Talking Shop with… Scot Aitcheson

The vice president of Yale dealer sales for Yale Materials Handling Corp. says that changes in warehouse operations are driving lift truck design.

What are some of the developments you are seeing in lift truck design?
Scot Aitcheson: There are a couple of trends we are seeing in terms of the features and functions that warehouse operations are looking for in their lift trucks. One thing is that there is a lot more cross-docking, meaning it is essential to have reliable, more maneuverable, easy-to-operate lift trucks that function better in a high throughput environment.

Another trend we are seeing in warehousing is the need for equipment that can handle taller/heavier loads to all storage levels. In the past, a typical warehouse design placed heavy loads at low levels and light loads at the highest levels, but warehouse managers are no longer tied to that configuration. Voice directed or WMS systems now direct operators to pick or put any load in any open spot. The challenge lift truck manufactures have is to provide equipment that meets these needs without increasing the physical size of the lift trucks.

Ergonomics is also becoming increasingly important as we are seeing less turnover of lift truck operators. There has been a change in the demographics of the people doing this job and they are staying for a longer period of time and depending on these trucks for their livelihood. The ergo-fitness of lift trucks is a top concern in terms of design.

Sustainability is an important concern for grocers. How does the choice of lift trucks and providers factor into retailers’ green initiatives?
I encourage retailers to look beyond the impact of operating the lift truck or other equipment when evaluating sustainability. They should also look into the manufacturing process. The real question is whether the goal is to have equipment that is green in terms of operation or is the objective to reduce the retailer’s overall carbon footprint.
There may be options that are better for the environment in terms of operation but the manufacturing process causes significant harm. It is a matter of what fits into the retailer’s sustainability plans.

What support does Yale offer in the way of training and safety?
Our program, Yale Operator Training: The Key to Productivity, is designed to increase safety, motivation and productivity. The program helps to protect personnel, loads and equipment. This satisfies OSHA requirements, which is important, but it also goes beyond those needs.

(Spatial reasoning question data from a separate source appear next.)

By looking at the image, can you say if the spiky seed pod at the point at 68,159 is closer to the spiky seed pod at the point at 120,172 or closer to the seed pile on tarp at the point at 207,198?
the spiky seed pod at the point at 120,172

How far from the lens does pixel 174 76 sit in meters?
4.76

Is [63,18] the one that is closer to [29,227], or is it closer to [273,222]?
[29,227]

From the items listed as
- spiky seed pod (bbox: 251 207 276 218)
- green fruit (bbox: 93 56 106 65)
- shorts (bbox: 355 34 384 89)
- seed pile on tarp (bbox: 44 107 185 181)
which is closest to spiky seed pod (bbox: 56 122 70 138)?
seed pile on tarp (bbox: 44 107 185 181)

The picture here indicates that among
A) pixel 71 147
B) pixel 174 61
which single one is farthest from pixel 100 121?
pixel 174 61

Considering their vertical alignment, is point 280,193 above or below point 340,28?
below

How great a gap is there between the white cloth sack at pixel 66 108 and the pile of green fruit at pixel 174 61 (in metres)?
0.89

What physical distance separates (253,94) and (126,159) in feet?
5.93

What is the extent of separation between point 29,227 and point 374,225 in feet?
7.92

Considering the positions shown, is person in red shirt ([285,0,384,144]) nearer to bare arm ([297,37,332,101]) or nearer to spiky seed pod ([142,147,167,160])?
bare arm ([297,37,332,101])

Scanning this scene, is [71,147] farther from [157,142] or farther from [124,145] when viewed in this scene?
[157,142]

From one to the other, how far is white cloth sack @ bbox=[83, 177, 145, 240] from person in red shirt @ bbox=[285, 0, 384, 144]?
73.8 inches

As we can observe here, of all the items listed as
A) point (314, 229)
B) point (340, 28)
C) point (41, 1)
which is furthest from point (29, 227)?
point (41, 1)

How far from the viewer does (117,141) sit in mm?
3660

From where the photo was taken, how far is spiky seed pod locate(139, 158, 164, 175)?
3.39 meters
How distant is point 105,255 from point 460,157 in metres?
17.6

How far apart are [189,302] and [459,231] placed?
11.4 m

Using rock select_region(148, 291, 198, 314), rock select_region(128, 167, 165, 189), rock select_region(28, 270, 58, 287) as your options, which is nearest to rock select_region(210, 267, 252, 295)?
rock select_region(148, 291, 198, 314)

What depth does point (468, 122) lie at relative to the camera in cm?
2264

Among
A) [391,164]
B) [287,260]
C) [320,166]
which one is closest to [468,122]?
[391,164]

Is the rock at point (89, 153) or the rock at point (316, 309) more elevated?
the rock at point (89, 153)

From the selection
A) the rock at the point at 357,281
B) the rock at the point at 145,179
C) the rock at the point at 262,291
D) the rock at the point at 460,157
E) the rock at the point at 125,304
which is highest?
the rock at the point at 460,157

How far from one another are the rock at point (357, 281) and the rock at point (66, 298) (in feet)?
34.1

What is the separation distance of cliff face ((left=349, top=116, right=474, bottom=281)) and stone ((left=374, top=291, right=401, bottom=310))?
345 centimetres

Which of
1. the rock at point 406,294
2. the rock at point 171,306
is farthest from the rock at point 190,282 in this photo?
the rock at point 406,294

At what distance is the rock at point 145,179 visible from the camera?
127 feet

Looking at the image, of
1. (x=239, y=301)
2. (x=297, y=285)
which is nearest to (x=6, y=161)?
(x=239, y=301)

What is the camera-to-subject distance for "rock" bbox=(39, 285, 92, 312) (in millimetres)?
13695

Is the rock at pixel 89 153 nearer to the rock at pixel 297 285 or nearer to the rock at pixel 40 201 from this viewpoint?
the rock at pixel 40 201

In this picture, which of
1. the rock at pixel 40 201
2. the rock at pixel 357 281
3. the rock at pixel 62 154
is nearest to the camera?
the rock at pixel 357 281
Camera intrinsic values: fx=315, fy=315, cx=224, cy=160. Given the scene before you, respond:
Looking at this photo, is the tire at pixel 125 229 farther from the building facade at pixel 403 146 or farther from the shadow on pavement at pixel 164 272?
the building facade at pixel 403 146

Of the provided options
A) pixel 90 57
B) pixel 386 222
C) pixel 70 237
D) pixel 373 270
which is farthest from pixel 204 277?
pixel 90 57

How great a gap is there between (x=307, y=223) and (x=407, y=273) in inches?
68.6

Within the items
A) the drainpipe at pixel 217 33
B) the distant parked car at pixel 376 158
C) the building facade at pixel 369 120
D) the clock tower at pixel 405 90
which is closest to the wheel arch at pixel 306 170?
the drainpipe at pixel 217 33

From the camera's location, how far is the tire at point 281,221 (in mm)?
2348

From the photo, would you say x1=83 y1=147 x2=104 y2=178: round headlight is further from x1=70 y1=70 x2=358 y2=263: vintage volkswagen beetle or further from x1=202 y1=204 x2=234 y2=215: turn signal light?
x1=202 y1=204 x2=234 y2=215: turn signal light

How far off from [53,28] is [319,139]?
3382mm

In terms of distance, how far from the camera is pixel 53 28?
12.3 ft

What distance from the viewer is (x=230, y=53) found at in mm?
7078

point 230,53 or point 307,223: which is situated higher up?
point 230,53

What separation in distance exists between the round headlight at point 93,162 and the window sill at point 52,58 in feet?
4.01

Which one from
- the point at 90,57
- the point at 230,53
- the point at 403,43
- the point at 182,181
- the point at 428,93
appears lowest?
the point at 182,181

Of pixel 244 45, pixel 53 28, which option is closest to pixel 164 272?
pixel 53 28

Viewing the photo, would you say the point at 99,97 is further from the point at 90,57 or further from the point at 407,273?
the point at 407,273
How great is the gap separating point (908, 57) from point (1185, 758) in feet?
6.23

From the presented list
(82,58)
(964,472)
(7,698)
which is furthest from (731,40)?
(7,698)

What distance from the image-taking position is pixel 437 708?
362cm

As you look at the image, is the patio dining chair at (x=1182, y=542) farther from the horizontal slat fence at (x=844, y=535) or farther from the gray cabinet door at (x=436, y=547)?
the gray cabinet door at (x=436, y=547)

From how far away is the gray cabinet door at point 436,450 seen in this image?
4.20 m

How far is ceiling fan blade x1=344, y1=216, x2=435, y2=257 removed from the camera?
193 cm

The program reflects Industry Truck Association recommendations and incorporates modern training methods and many suggestions by trainers and safety directors.

In addition, our operator training program can be tailored to the needs of individual organizations.

With such a range of options—electric, gas, LP-gas and diesel powered lift trucks, narrow aisle, very narrow aisle and motorized hand trucks—how does a grocer make the best choice for their particular needs?
Each of these options has appropriate applications. With all lift trucks there are tradeoffs. As an example, narrow aisle (NA) and very narrow aisle (VNA) equipment satisfies the need for high density environments but, because of the specific nature of NA and VNA equipment, there is always a need for general use equipment such as three- and four-wheel electric and internal combustion trucks.

As a manufacturer, it is our job to come up with the right mix of equipment for each facility. We ask customers what are the things that keep them up at night and devise a strategy to address those concerns.

Ultimately, retailers need the right equipment in their warehouses, as they cannot afford to have product sitting there for a period of time. They are not making money on product that is sitting in the distribution center.

Yale offers a fleet management option. What is the advantage to supermarket operators?
The fleet management option is especially important for supermarkets. Many have limited equipment at the store and often it has to be used at critical moments when there is a delivery that needs to be off-loaded right away. If there is a delivery early in the morning and the lift truck or pallet jack isn’t working, they need someone to call right now.

At another level, supermarkets are focused on how to control damage to product and damage to equipment. Regular maintenance and high-functioning equipment can help ensure uptime.

What can grocers expect from lift trucks going forward?
Looking to the future, there will be further efforts to tie in lift trucks and other equipment to warehouse management systems to make the entire operation as robust and foolproof as possible.